Kimi Ni Todoke Review

Here’s a drinking game. Marathon Kimi Ni Todoke. Everytime Sawako cries or says ‘I’m so happy’, take a shot. Get super drunk.

Summery: Sawako is shy, sweet, good natured girl. Sawako has the unfortunate curse with looking at the character Sadako from The Ring, scaring her classmates. However, her classmate Kazehaya sees right through it, and tries to pull her out of shell, prove that she’s not scary and along the way, make some friends.

Episodes: 25

Why I Picked It Up: I like shoujo stories, and I heard this was suppose to be a really good manga.

Why I Finished It: I’m not entirely sure.

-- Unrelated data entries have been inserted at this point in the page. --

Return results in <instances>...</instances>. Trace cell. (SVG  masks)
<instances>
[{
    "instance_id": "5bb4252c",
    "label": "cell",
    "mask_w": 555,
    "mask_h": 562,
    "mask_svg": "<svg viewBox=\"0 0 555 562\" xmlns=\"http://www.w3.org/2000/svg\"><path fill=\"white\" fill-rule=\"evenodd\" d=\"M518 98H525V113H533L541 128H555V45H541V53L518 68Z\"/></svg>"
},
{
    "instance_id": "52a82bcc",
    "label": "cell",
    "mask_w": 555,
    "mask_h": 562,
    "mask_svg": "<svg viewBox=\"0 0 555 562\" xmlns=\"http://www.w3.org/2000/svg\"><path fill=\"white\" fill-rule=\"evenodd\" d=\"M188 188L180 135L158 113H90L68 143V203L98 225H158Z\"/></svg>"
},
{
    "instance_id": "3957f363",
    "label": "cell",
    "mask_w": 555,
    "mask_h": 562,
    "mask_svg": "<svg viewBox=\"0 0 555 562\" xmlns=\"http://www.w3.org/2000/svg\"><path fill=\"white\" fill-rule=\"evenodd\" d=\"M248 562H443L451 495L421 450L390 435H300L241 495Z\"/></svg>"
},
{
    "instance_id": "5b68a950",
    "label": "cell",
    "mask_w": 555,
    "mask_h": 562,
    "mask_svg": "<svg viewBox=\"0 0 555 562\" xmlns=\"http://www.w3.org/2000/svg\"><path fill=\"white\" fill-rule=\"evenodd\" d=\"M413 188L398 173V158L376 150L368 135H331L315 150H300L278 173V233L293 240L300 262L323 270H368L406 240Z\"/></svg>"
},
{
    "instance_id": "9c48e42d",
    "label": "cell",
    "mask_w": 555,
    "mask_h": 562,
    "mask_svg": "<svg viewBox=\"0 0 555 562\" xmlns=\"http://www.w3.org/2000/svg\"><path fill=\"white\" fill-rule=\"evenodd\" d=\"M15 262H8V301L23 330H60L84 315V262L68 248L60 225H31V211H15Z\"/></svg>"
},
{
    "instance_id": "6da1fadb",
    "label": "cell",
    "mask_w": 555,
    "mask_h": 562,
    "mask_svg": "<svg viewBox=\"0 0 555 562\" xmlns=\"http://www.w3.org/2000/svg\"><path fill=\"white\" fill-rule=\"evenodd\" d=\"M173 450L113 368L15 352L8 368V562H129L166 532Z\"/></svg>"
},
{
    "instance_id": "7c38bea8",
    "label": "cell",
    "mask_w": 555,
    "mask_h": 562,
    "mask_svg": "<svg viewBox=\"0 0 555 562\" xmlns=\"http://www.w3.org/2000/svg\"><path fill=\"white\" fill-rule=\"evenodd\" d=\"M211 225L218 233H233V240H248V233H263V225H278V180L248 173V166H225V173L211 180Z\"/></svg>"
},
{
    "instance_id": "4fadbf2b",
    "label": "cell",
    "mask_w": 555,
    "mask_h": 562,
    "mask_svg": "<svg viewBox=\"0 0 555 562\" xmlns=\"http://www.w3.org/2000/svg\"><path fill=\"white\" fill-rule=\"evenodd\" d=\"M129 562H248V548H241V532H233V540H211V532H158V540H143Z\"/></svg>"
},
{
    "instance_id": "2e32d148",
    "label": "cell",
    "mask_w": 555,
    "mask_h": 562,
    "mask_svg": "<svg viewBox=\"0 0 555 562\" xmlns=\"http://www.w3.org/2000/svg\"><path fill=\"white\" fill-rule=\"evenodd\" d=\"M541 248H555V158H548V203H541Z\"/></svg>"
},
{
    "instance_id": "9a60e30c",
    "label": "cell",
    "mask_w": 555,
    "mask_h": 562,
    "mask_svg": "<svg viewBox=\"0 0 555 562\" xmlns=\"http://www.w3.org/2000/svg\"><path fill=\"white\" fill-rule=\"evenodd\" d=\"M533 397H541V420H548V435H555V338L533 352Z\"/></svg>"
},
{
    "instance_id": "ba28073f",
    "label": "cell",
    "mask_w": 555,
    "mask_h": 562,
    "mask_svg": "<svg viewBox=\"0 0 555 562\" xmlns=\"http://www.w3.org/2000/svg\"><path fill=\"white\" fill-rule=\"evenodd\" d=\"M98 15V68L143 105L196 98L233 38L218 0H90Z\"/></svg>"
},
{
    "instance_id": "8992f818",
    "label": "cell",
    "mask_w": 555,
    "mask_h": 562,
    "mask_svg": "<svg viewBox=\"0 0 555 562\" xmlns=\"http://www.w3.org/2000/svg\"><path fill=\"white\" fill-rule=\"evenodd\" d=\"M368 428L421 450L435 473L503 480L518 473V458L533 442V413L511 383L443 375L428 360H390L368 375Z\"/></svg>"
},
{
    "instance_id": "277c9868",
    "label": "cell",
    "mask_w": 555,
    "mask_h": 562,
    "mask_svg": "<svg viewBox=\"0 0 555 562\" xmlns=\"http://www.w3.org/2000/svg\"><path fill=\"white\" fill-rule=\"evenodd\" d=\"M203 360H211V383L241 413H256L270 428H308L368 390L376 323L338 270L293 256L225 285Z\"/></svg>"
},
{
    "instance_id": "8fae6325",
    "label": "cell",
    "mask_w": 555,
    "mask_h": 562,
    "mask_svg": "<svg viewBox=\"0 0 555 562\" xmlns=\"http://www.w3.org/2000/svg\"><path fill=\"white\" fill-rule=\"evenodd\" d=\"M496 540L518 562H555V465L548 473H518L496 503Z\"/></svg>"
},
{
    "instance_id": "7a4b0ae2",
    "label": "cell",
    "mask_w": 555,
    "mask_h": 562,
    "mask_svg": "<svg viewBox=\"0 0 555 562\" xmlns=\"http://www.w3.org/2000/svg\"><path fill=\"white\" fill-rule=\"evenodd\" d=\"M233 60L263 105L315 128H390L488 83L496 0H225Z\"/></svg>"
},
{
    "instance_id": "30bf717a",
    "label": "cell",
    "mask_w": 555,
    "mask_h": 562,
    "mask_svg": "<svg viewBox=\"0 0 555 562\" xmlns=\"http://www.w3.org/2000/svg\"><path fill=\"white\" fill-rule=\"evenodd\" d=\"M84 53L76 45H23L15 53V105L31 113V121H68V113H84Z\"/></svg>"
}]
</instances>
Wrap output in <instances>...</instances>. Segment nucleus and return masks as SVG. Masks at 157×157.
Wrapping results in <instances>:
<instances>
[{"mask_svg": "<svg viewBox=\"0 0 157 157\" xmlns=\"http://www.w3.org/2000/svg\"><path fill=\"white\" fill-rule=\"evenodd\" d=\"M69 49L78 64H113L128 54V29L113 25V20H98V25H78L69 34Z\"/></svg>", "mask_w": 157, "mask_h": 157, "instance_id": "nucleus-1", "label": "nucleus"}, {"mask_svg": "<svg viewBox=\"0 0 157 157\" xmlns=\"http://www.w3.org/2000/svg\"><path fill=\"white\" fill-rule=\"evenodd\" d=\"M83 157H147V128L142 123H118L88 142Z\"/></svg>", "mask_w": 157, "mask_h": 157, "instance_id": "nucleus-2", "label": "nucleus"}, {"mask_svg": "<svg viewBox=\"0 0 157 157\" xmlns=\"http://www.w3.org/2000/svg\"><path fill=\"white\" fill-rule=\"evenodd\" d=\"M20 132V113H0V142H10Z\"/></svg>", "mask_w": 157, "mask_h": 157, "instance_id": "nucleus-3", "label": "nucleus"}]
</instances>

This series never really grabbed me. At one point, I had to marathon eight episodes. It never got bad enough for me to drop, but I never got into it either. I did like Chizu and Yano, and the arch between Chizu and Ryuu was amazing. The ending was sweet. But aside from that, it didn’t really appeal to me.

But: For me, there are a lot of buts. I didn’t like Sawako or Kazehaya, I thought the plots in the first 2/3 were boring, clichéd, and moved way too slow. It was completely unrealistic, to have a girl go from suddenly an outcast to liked by her classmate. It wish-fulfillment for any girl having to deal with the suckage that is middle school and high school, plain and simple, that a prince charming will appear out of nowhere and make everything all better. Maybe it’s my personal resentment dealing with middle and high school. It’s also, while all shoujo is wish fulfillment, there’s so many shoujo manga out there not getting an anime that I’d love to see, while Kimi Ni Todoke, one of the shallower shoujo stories out there, gets an adaptation.

Who Would I Give This To: Any girl looking to escape the hell that is high school or especially middle school.